Ingredients
Method
Preparation
- Start by making your pickles as they take a while to marinate. In a small pot, combine vinegar, sugar, salt, garlic, shallots, and chilies; bring to a boil. Place your carrots and cucumber into a heat-proof jar. Pour the boiled pickling liquid over the vegetables, seal tightly, and let it cool. Then, store it in the fridge.
- While the pickles cool, slice the shallots and sprinkle with a bit of salt. Let them sit for 10 minutes to draw out moisture. Pat them dry with a paper towel and fry in oil over low heat until golden.
- Take your shrimp crackers and break them into large pieces. Heat oil in a pan until hot. Fry until they are golden and crispy. Drain on paper towels.
Cooking
- In a mortar and pestle or food processor, pound garlic, shallots, and shrimp paste into a smooth paste. In a small bowl, mix together kecap manis, fish sauce, and sambal oelek.
- Heat oil in a wok over medium-high heat. Add the herb paste and sauté for about 1-2 minutes until fragrant.
- Toss in any optional proteins or vegetables you've chosen and stir-fry for an additional 3-4 minutes until cooked through.

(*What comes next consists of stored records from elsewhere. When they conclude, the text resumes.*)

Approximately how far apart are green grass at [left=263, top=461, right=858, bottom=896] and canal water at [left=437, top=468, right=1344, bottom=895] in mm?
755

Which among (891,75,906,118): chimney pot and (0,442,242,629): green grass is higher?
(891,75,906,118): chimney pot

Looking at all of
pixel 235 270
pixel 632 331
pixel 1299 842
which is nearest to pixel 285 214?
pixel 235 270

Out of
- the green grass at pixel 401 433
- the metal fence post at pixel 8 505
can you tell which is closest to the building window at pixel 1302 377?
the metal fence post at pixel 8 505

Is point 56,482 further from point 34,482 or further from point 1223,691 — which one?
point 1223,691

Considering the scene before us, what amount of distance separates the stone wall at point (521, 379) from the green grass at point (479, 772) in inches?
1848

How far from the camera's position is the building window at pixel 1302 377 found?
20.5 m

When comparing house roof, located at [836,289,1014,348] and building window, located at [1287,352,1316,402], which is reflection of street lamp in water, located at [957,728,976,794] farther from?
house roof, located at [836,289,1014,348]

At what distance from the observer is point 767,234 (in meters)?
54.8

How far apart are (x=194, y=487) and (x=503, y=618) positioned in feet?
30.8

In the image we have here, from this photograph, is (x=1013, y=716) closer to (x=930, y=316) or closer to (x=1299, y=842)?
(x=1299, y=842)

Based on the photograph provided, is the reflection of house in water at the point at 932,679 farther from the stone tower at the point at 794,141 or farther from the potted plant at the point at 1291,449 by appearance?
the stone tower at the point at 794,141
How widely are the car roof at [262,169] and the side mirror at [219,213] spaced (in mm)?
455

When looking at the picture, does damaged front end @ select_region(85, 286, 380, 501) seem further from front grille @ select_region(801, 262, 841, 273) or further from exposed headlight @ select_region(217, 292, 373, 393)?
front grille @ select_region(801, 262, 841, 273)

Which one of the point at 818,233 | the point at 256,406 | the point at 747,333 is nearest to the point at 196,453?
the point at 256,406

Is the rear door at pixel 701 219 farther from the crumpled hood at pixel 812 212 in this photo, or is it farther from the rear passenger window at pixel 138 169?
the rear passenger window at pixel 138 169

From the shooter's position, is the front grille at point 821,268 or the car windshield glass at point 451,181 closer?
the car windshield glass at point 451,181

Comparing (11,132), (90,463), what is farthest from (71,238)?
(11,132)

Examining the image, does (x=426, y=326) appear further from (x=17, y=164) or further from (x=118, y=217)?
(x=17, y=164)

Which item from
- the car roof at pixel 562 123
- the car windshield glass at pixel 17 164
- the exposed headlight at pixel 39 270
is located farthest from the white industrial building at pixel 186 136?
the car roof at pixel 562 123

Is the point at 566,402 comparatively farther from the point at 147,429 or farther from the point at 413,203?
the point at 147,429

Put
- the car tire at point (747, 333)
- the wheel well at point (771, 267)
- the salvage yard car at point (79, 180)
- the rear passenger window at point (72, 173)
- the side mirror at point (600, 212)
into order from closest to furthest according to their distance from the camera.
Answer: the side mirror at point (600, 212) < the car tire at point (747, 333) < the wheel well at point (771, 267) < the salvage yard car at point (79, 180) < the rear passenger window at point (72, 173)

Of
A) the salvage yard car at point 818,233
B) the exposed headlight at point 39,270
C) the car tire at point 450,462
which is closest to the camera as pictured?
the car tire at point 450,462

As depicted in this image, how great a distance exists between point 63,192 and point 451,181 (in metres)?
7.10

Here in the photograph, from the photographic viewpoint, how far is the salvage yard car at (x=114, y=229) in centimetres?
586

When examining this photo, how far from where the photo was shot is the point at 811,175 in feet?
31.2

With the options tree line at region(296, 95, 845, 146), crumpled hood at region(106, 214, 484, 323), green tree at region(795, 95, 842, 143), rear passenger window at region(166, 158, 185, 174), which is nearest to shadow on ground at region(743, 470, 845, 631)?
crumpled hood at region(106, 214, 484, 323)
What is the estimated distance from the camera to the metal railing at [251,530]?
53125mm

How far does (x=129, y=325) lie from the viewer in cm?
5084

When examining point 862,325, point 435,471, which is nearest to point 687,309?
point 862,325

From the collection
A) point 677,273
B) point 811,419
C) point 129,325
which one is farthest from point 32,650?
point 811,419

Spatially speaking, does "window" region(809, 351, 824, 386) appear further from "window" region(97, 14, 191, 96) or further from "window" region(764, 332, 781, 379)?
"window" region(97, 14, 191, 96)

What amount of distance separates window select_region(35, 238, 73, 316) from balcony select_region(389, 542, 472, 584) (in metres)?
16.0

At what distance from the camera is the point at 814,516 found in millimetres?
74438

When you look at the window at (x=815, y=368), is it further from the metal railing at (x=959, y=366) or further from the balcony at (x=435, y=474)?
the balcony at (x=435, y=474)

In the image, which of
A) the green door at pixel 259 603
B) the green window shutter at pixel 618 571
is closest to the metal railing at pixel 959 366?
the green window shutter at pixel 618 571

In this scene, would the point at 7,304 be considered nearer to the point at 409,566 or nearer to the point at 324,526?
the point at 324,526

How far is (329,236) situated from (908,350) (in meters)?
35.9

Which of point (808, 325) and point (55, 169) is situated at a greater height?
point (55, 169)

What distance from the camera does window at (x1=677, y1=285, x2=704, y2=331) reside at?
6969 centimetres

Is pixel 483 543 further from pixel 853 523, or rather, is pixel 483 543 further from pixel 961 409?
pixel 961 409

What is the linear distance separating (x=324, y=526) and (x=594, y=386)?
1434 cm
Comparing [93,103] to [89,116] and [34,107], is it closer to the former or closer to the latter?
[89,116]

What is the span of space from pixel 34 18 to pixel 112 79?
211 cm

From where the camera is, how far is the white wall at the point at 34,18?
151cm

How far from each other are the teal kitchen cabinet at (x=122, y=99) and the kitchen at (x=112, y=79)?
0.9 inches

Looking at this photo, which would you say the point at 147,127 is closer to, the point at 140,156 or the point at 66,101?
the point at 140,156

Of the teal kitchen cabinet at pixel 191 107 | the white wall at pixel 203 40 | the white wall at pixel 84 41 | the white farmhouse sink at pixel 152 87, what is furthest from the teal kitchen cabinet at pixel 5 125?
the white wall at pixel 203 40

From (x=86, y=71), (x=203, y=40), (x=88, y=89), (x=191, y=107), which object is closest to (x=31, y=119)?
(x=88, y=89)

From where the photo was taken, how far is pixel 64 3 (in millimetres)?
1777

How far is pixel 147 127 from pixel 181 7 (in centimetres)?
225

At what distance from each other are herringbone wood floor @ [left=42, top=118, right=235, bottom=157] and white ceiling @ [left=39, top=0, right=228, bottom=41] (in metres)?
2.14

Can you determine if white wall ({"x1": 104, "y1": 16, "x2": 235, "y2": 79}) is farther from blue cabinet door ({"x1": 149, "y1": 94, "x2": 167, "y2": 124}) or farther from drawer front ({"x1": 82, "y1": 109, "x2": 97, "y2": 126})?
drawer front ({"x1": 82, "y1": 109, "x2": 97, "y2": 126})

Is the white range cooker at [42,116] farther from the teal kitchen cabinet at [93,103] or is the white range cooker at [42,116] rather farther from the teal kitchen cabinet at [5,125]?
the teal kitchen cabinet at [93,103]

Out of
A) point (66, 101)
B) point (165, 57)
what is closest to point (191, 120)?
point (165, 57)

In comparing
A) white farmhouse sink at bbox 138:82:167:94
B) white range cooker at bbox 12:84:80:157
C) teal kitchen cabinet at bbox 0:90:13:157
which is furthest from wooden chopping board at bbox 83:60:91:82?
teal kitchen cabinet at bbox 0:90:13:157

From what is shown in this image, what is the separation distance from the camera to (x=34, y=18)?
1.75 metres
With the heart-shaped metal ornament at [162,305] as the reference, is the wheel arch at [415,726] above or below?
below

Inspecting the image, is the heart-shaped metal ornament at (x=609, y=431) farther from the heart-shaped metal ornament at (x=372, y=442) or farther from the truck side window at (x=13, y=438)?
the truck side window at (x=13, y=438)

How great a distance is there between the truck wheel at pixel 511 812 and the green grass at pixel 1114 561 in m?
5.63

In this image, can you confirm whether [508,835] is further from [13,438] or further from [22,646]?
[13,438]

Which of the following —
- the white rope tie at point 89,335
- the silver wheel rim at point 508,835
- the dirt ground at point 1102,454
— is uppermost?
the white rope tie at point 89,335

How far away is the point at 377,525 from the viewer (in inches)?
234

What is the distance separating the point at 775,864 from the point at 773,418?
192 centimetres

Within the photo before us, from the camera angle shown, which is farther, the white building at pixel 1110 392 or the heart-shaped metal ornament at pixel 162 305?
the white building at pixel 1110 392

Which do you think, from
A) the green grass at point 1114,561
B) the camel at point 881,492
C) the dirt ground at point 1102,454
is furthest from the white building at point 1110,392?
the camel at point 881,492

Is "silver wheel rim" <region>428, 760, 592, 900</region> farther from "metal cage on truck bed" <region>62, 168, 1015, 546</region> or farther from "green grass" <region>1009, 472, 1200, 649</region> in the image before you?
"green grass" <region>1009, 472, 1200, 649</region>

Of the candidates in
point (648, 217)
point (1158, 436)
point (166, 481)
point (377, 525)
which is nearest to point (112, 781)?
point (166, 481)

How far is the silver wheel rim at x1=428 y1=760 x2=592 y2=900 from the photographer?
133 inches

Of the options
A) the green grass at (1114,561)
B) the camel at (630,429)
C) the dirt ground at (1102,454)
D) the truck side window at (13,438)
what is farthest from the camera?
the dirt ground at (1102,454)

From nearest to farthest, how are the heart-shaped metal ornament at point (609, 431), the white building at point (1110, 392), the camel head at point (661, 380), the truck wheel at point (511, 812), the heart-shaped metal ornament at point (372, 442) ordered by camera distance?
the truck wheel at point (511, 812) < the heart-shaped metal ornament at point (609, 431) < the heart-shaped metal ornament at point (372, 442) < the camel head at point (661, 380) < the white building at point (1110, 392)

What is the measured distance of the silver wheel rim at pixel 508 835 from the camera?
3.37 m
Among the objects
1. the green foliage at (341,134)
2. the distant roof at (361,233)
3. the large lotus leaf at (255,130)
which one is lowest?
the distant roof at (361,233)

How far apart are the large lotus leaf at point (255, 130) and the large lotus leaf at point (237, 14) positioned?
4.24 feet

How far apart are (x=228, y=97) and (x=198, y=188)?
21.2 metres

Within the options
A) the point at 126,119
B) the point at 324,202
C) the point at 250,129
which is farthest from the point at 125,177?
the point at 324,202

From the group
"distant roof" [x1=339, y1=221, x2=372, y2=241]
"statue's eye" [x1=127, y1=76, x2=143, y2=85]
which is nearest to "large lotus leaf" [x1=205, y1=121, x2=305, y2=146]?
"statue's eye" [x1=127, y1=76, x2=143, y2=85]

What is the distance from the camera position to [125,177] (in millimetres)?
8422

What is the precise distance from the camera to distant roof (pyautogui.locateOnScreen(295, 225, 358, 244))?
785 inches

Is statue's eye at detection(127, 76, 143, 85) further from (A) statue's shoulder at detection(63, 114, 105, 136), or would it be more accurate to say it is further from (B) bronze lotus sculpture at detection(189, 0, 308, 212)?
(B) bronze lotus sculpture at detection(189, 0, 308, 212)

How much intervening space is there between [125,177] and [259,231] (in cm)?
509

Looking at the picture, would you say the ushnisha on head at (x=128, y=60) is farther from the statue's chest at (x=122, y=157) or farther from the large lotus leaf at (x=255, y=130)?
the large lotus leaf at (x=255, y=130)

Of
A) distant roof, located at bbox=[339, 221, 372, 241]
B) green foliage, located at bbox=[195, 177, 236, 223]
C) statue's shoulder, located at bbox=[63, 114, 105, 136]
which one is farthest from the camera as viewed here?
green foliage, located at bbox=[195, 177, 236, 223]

- Add the cold jasmine rice to the mixture and pour the sauce evenly over. Stir-fry vigorously until everything is well-combined and the rice is heated—aim for about 4-5 minutes.
Serving
- Plate your fried rice, top with chopped green onions, a sunny side-up egg, and arrange the fried shallots and shrimp crackers around the plate. Add the pickles and fresh tomato or cucumber slices for garnish.
Notes
For the best texture, use cold, day-old rice. If you have leftovers, store them in an airtight container in the fridge for up to 3 days. The dish can be prepped ahead, and pickles and fried shallots can be made a day in advance.